14 Apr ART 723-Photos to my project-inspiration cards-early spring-immune boosting spring teas
forsythia fortifying tea
Forsythias are well-known shrubs that bear yellow flowers in early spring. One of the most valuable substances contained in forsythia flowers is rutin. It improves, among others, the tightness of blood vessels. It also has an antioxidant effect and prevents the formation of some free radicals. In addition, it prolongs the action of vitamin C.
Forsythia flowers contain a large dose of rutin. The beneficial effects of forsythia flowers are also influenced by other substances that are present in them, including: quercetin with anti-allergic and anti-inflammatory properties; anthocyanins with quite versatile properties, or phenolic acids with antioxidant properties. Vitamin C is also found in forsythia flowers.

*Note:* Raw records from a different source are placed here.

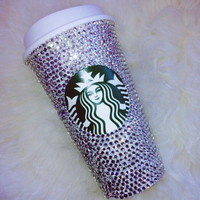 Crystal Starbucks Tumbler (Hot Drinks) 16 oz
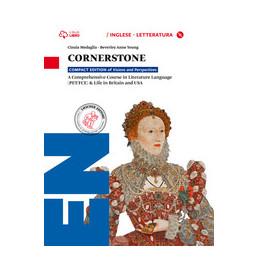 CORNERSTONE VOLUME + CD ROM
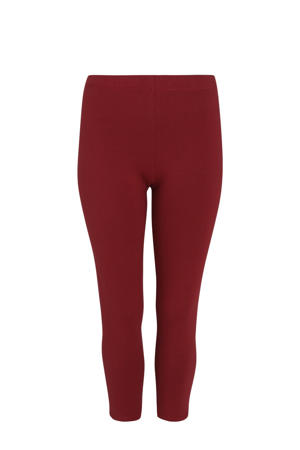 7/8 legging donkerrood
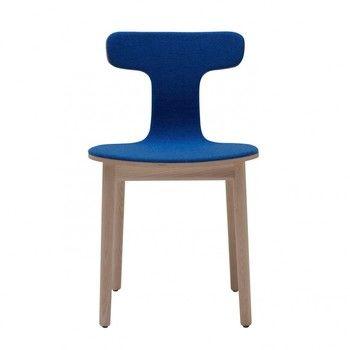 Cappellini - Bac One Stuhl - dunkelblau/esche gebleicht/Stoff Hallingdal 750/Sitzschale gepolstert/45x75x48cm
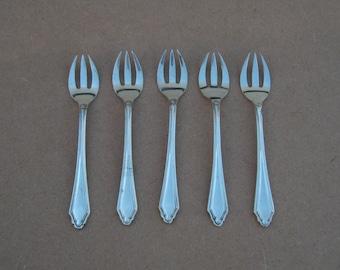 Rouded Dessert/Cake Forks - Set of 5 - Silver Plated/EPNS - Vintage Silverplate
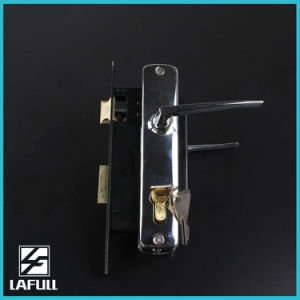 310 High Quality Zinc Alloy Cylinder Security Door Handle Lock pictures & photos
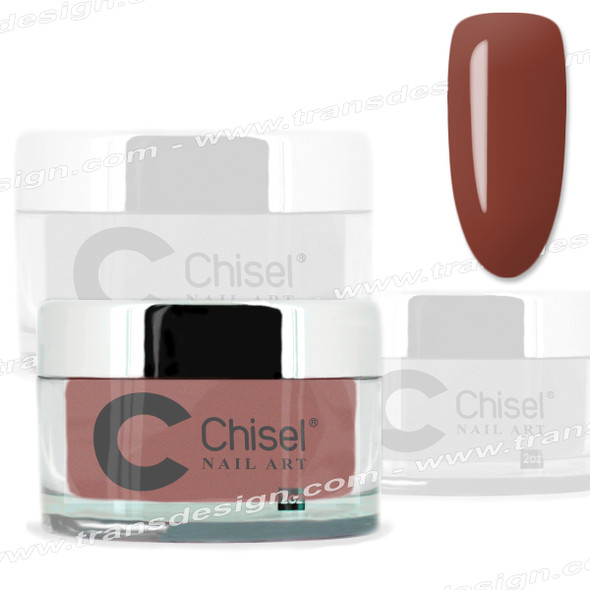 CHISEL  Acrylic & Dipping Powder | STANDARD 17A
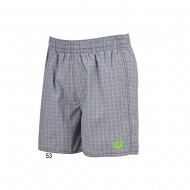 Arena ШОРТЫ YARN DYED CHECK BOXER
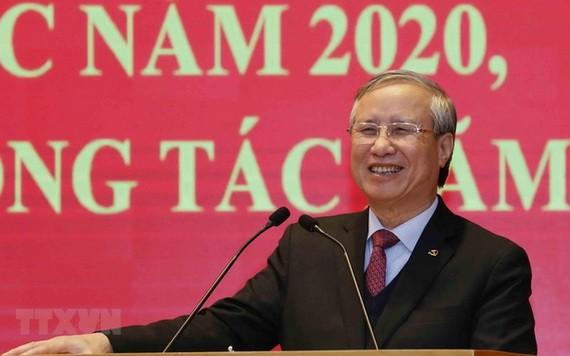黨中央書記處常務書記陳國旺在會上發表指導意見。(圖源:越通社)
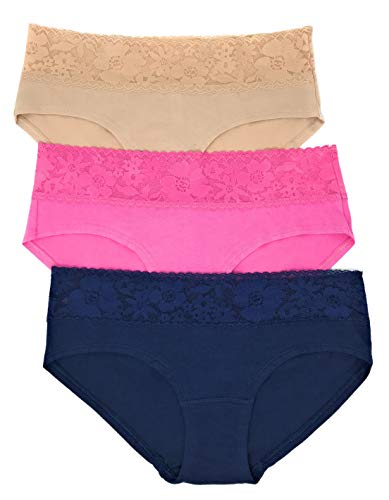 Victoria's Secret Lace Waist Hiphugger Panty Set of 3 Small Nude/Pink/Navy (Hipster Low Waist)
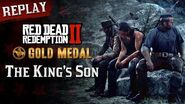 RDR2 PC - Mission 79 - The King's Son Replay & Gold Medal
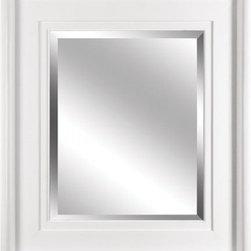 YOSEMITE HOME DECOR - White Framed Mirror - Mirror with Sleek High-gloss White Finish Wood Frame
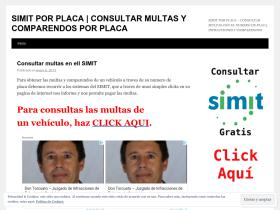 simitporplaca.wordpress.com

Forsythia flowers, both fresh and dried, are primarily used to make an infusion. Flowers are poured with water at a temperature of about 80ºC and brewed for several minutes. Then it is strained and drunk (about a glass a day). Forsythia infusion can be treated as a strengthening tea, drunk from time to time, but due to the properties of flowers it is recommended especially during the cold season. You can also add lemon or other fruits rich in vitamin C to it. In this way, we will make the best use of its strengthening benefits. You can also sweeten it with honey (we always add honey after the infusion has cooled down).
tea from young larch needles
Larch needles are most often used in folk medicine. It is used to prepare infusions and teas, decoctions and strong tinctures. Water infusion is prepared from needles and young buds of larch. The place where you will find larch is a forest or garden.
40 g of dry or fresh ingredients are poured into 500 ml of boiling water, leave covered for an hour. Drain
After the infusion has cooled to about 40 ° C, you can add honey or lemon juice to it. The drink should be 250 ml twice a day for a cold or to strengthen the immune system.
geranium leaf syrup
The use of geranium is very wide and includes e.g. treatment of colds. For this purpose, infusions are most often made from fresh leaves. This is a popular, “grandmother’s” way to fight the symptoms of seasonal infections, accompanied by a cough or runny nose. The fragrant leaves can be used to make a wonderfully aromatic syrup that can be added to other teas or desserts. Most often, geranium is grown at home in pots.